Ed è a metà del libro (510 pagine, divise esattamente in 255 scritte e altrettante di foto) che Loris ricorda di avere incontrato Alfredo Beltrame, nel luglio 1946, reduce dalla guerra e dalla prigionia in Africa, catturato dai francesi. «Al suo incontro è legato il nome di un dolce che ha raggiunto una grande notorietà anche se con un nome storpiato, il tiramesù, e non tiramisù come ormai fanno dappertutto». E aggiunge: «Male, molto approssimato e industriale, senza la poesia che caratterizza il lavoro dell’artigiano pasticcere». Orgoglio di un mestiere, di una sapere e di un saper fare.

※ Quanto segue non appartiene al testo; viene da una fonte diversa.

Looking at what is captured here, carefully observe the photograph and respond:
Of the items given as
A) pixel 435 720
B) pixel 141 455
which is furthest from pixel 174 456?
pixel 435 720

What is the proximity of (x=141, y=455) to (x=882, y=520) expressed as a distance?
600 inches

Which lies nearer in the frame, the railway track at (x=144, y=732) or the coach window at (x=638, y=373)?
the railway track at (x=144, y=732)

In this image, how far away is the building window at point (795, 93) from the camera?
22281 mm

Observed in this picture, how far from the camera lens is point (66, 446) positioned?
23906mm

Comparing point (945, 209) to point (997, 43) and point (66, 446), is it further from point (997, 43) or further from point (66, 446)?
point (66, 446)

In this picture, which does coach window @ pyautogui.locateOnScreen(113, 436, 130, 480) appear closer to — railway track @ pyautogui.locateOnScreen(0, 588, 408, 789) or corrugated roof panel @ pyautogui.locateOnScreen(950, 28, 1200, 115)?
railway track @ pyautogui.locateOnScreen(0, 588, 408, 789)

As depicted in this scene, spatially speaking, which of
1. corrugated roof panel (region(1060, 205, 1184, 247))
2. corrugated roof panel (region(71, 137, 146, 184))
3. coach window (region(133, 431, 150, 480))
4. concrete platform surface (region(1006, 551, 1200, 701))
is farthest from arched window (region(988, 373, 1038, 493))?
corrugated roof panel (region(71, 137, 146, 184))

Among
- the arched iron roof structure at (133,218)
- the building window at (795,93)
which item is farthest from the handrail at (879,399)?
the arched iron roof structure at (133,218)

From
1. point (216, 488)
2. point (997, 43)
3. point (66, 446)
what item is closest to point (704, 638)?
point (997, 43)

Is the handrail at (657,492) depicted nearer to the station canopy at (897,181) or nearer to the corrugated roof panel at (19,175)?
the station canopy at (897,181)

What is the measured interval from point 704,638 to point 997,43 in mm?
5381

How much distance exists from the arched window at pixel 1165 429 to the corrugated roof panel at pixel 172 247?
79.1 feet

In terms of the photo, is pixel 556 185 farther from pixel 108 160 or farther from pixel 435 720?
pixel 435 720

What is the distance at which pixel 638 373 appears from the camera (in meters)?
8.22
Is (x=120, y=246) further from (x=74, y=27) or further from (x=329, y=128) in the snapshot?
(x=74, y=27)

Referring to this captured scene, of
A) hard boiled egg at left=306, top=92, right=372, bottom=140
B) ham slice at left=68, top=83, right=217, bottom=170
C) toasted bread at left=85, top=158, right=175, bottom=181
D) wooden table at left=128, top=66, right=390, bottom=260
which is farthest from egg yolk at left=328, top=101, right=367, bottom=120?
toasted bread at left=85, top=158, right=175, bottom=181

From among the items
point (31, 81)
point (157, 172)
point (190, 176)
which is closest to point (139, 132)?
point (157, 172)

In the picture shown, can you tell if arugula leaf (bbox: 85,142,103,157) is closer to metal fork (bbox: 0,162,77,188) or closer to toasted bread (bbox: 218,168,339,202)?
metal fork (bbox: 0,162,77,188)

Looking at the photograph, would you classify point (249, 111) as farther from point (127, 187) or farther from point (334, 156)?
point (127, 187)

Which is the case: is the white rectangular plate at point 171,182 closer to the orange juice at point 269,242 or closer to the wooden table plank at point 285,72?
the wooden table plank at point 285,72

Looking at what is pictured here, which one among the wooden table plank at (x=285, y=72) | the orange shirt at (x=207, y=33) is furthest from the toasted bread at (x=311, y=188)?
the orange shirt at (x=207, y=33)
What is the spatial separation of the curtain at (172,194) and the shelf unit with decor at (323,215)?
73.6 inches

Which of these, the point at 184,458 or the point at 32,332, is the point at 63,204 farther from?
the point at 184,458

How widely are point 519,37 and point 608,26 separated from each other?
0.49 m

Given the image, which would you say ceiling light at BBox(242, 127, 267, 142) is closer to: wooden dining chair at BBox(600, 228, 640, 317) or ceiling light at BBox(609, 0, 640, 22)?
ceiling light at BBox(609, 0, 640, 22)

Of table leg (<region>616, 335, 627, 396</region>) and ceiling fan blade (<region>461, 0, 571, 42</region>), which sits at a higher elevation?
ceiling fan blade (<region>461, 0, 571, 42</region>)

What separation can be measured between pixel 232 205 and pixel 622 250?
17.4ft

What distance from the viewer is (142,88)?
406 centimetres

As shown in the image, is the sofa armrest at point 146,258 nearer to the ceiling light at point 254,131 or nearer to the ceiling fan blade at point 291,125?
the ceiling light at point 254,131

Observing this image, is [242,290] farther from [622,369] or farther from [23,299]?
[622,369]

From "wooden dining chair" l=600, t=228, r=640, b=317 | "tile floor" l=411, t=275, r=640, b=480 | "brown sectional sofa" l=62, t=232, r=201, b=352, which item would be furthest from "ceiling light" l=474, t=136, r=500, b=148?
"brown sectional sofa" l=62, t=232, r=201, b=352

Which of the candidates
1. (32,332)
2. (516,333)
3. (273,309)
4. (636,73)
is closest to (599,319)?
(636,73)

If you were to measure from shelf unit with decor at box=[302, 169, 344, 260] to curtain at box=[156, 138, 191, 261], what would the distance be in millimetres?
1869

Ed ecco la “vera historia”, come la definisce Loris: «Siamo nel ‘47, a Treviso, piccola città con prete di buon vivere, la guerra è finita e, anche se superstiti, siamo tutti giovani, forti ed entusiasti della vita che ci si apre davanti. Alla sera frequentiamo, anche per la compagnia, una famosa casa di piacere molto chic, dove la sera cucina , per le gentili ospiti, un nostro pasticcere, part-time, Danilo el rosso (perché rosso di capelli). Luglio è periodo di esami, ed eravamo tutti ragazzi di scuola dovevamo dare gli esami di fine corso: la maitresse viene in sala , ci guarda e dice “a letto ragazzi che siete molto giù di corda“. A quel punto Danilo esce dalla cucina, e dice “speté un atimo fasso mi un dolse speciae” E va in cucina, lavora con uova zucchero mascarpone savoiardi e una bottiglia di marsala all’uovo della Ricci di Padova». Casellato annota: «Tutti ingredienti che c’erano nelle cucine non povere della nostra città». E ricorda ad esempio el sbatutin, il roso d’uovo sbattuto fatto sbiancare con tanto zucchero.

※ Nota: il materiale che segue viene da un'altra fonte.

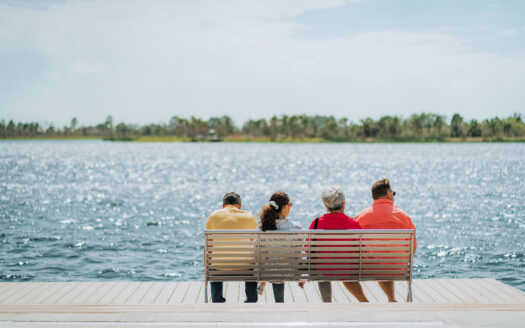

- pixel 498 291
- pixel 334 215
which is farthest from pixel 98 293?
pixel 498 291

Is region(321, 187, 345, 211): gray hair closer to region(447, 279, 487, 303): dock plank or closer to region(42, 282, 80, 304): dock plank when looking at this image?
region(447, 279, 487, 303): dock plank

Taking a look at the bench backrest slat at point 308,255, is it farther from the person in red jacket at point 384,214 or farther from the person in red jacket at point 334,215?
the person in red jacket at point 384,214

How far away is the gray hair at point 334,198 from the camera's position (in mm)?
5371

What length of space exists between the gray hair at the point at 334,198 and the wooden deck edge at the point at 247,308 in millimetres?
967

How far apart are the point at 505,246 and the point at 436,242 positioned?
6.03ft

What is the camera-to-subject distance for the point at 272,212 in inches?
215

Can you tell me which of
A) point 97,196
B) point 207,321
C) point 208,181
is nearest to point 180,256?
point 207,321

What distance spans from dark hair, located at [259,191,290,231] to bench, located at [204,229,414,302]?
4.1 inches

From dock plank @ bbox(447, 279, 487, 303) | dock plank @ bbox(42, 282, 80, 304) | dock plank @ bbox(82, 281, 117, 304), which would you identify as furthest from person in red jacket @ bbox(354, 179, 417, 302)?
dock plank @ bbox(42, 282, 80, 304)

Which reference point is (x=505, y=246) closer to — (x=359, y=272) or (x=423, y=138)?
(x=359, y=272)

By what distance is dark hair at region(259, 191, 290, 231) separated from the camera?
17.9ft

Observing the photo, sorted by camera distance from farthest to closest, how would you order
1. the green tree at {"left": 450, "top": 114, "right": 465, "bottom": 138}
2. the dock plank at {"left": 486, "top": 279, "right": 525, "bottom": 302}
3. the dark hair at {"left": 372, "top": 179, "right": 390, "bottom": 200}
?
the green tree at {"left": 450, "top": 114, "right": 465, "bottom": 138} → the dock plank at {"left": 486, "top": 279, "right": 525, "bottom": 302} → the dark hair at {"left": 372, "top": 179, "right": 390, "bottom": 200}

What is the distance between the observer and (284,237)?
214 inches

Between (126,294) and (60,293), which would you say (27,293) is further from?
(126,294)
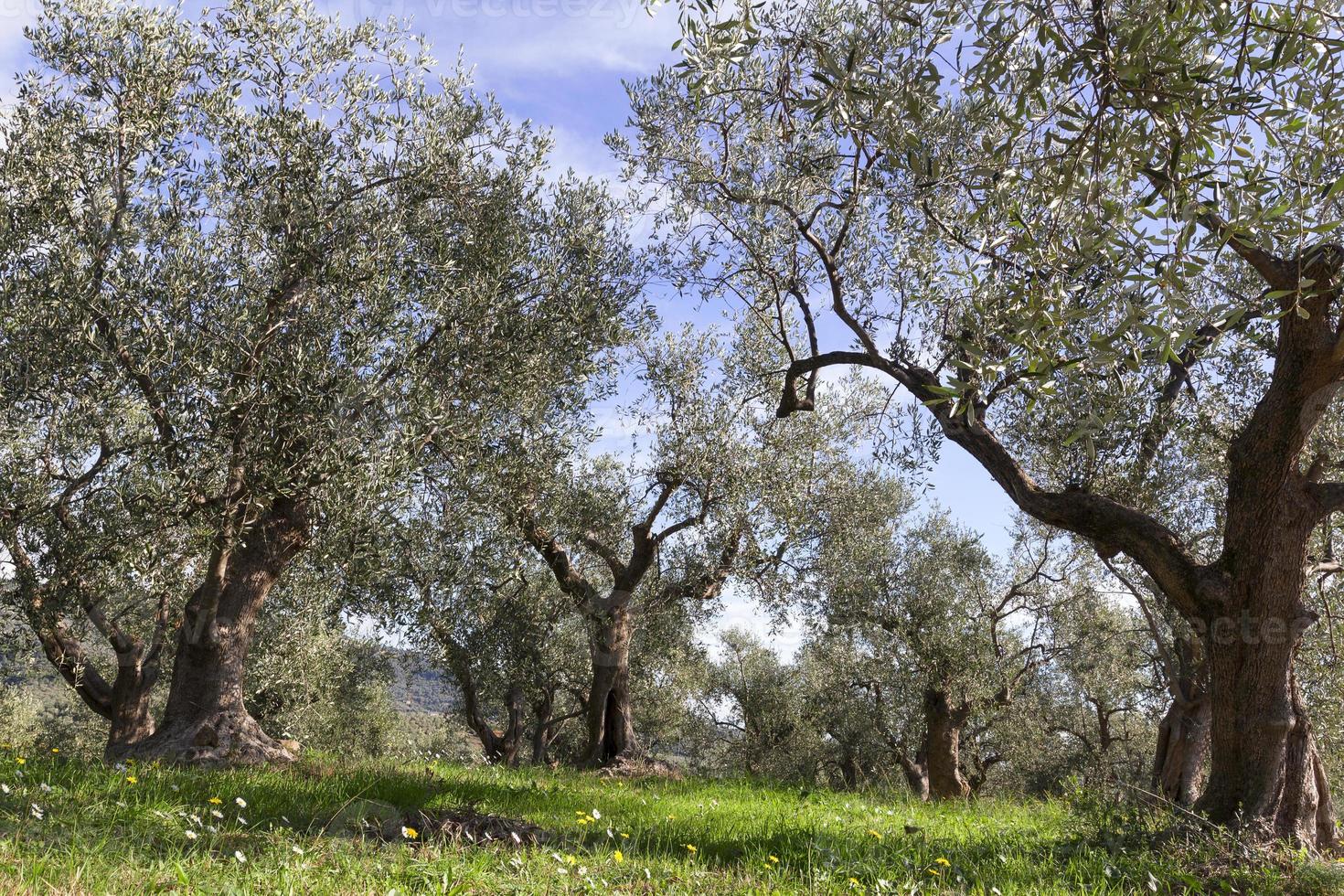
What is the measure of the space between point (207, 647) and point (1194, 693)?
17580 millimetres

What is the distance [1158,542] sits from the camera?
9.08m

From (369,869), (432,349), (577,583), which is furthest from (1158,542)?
(577,583)

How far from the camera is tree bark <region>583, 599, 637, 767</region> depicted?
17.7 m

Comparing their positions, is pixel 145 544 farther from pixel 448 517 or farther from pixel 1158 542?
pixel 1158 542

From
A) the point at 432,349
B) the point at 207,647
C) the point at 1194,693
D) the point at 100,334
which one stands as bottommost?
the point at 207,647

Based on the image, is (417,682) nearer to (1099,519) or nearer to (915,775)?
(915,775)

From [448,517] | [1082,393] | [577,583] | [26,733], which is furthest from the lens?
[26,733]

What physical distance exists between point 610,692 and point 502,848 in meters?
12.2

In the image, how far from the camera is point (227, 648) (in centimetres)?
1165

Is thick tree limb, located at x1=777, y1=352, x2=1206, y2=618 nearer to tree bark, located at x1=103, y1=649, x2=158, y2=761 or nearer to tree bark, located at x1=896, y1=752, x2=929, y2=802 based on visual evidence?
tree bark, located at x1=103, y1=649, x2=158, y2=761

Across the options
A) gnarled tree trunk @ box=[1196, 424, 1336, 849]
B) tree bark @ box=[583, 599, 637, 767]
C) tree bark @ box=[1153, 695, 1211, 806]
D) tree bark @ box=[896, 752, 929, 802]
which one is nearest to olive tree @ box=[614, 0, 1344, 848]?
gnarled tree trunk @ box=[1196, 424, 1336, 849]

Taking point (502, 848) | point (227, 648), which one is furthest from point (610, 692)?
point (502, 848)

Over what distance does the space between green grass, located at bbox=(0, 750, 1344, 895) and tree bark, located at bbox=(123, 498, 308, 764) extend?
1.89m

Lasciamo la parola a Loris. «Danilo prende un piatto ovale, vi distende uno strato di savoiardi li bagna con la marsala cui ha aggiunto caffè fragrante e forte, e stende sopra un bello strato d’uovo battuto con aggiunto tanto mascarpone. Continua così per ben tre strati e sta per darcelo….ma a quel punto, c’è nella compagnia un giovane capitano dell’aviazione americana, Weinstock, ebreo di Manhattan. Tira fuori dalla borsa di sacco militare, quella che sarebbe diventata famosa ai tempi degli eskimo, ne estrae un barattolo con scritto sopra “New York cocoa” (cacao), prende una forchetta, lo buca e dice “mettiamoci sopra anche questo”. E lì, appoggiato alla porta della sala di accoglienza, con l’inseparabile Gauloise accesa, annuncia seriamente: “o ciamaremo tiramesù”». Ricostruzione molto cinematografica, se si vuole, ma anche molto autoreferenziale, in ambito pasticcero. È stata scritta in tempi non sospetti, quando non c’erano le odierne disfide trevigiana- friulane sulla paternità. E indubbiamente rafforza il mito della piazza, che ha sempre attribuito le radici del dolce alle case di piacere, retrodatando la creazione del dolce, che poi sarebbe stato brevettato da Alba Campeol e Lolli Linguanotto, nei primi anni’ 60, con tanto di certificato dell’Accademia della Cucina. Straordinaria la suggestione del battesimo da parte di Alfredo Beltrame, per arricchire di un autentico coup de theatre la storia della cucina trevigiana. Loris ci aggiunge un piccolo riscontro personale: nel 1991, per andare a correre la maratona di Boston, fece tappa a New York, e andò a trovare la figlia del capitano statunitense, a sua volta pasticcera specializzata in “cake design” a Tribeca. «E si ricordava di suo padre che le parlava del dolce, e voleva che le passassi la ricetta».
Il tocco internazionale che non guasta, per il dolce più universale della tradizione trevigiana.